O inspector levantou-se da cadeira, deu dois passos a caminho da porta que abriu. Espreitou para o corredor e voltou a fechar a porta. A jovem médica aguardava apenas.
- Quer dizer que a doutora confirma que não conhecia a mãe!
- Claro que confirmo.
- Nem a menina Alice.
- Também não a conhecia.
- Tem a certeza?
Constaça explodiu e dirigindo-se ao chefe em vez do inspector, perguntou asperamente:
- Doutor, mas o que é isto? Parece que eu cometi algum crime! Desculpem-me mas parece-me que há aqui qualquer coisa que me ultrapassa.

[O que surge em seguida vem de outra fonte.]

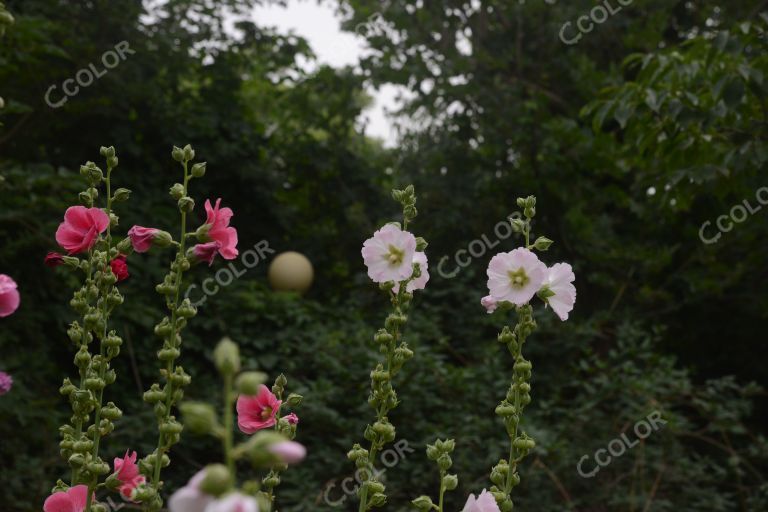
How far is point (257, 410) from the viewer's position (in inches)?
45.1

O inspector colocou a ponta dos dedos no ombro da jovem e bonita médica e respondeu:
- Doutora, o problema é mais grave do que pensa...
- Mau...
- A menina Alice foi raptada na semana passada de casa dos pais.
Um choque emocional agitou Constança.
- Raptada? Mas é a sério?
- Infelizmente foi a sério de tal forma que até já tinhamos avisado os nossos colegas europeus para o caso. Poderia ser um rapto com nuances de tráfico de menores.
O inspector olhou um quadro com o corpo humano pendurado na parede e continuou em modo desabafo:
- Foi uma semana complicada e nunca se encontrou uma pista. Até hoje quando o pai da menina nos telefona a comunicar que recebera uma chamada telefónica anónima a dizer que a Alice estaria aqui.
- Ai... que coisa horrível. Nem imagino como terá sido a semana destes pais - assumiu a médica.
- Agora vem a outra parte...
- Mas há mais?
- Há!
O inspector recebeu o olhar atento e fulminante de Constança para logo continuar como nova questão:
- A suposta mãe disse como se chamava a criança?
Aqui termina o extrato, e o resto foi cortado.